There are, however, trade-offs in terms of both additional risks and reduced liquidity, so it’s important to consider any portfolio changes in the context of your overall financial goals, time horizons and risk appetite. 

Diversification opportunities 

Private assets encompass a range of asset types (private equity, debt and real assets), within which there are further sub-categories, each with their own characteristics and drivers. Investing in a blend of strategies with different risk-return profiles across the market cycle could potentially help build a more resilient portfolio allocation. 

A private markets fund will typically invest over several years, in an effort to smooth the effect of any short-term volatility in pricing. Investing across different fund vintages can diversify the exposure further, and could ultimately create a self-funding portfolio, where distributions from earlier vintages can be reinvested into later ones. 

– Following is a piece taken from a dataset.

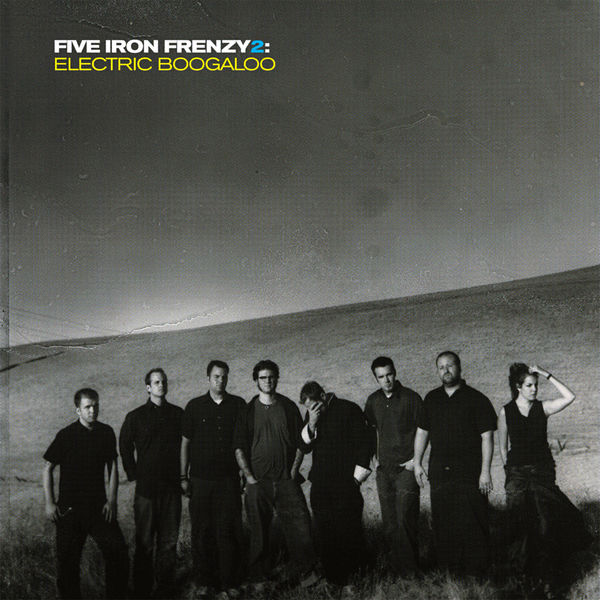 Five Iron Frenzy 2: Electric Boogaloo Vinyl LP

However, building a diversified private markets portfolio is a long-term endeavour. Each investment will typically have an investment horizon of 7-10 years, but sometimes longer depending on market conditions. This comprises the investment phase (often 3-5 years), followed by the harvesting phase where investors may start to receive distributions, and finally liquidation. 

Illiquidity premium

Investors who lock up their capital for longer periods are typically compensated with an illiquidity premium, which can boost portfolio returns. It is difficult to quantify this premium accurately, due to the irregularity of cash calls and income distributions. While past performance is never a guide to future performance, the average historical illiquidity premium is between 2% and 5%, according to our estimates7, as we discuss in our article ‘In search of a rich illiquidity premia harvest in private equity’. These are also in line with the findings of several other industry research papers8

There are, of course, no guarantees. Private markets can be difficult to navigate, often requiring specialist expertise, networks and access to find high-quality deals. And there is significantly higher dispersion in returns among private asset managers, so choosing those with the relevant skills and experience, and doing thorough due diligence on any potential opportunities, are essential. 

Lower volatility

Whereas listed markets are often subject to sharp short-term swings, often overshooting, private markets are somewhat sheltered from such volatility, as there is no daily pricing. Investors may receive fewer updates, typically on a quarterly basis, by which time during turbulent markets the worst may have passed. This can help you resist the urge to panic-sell and stay focused on your long-term investment goals – a subject we explore in our article Diving into private assets and the liquidity conundrum.

Long-term commitment

For investors able to accept the higher risks and make a long-term capital commitment, private markets can offer exciting opportunities to invest in innovation and future disruptors, as well as build a diversified portfolio that better reflects the breadth of the evolving corporate landscape. 

Please note: Past performance and simulated past performance are not reliable indicators of future results The value of investments can fall as well as rise and you may get back less than you invested. The securities quoted are included for illustration purposes only and should not be considered investment advice or recommendations.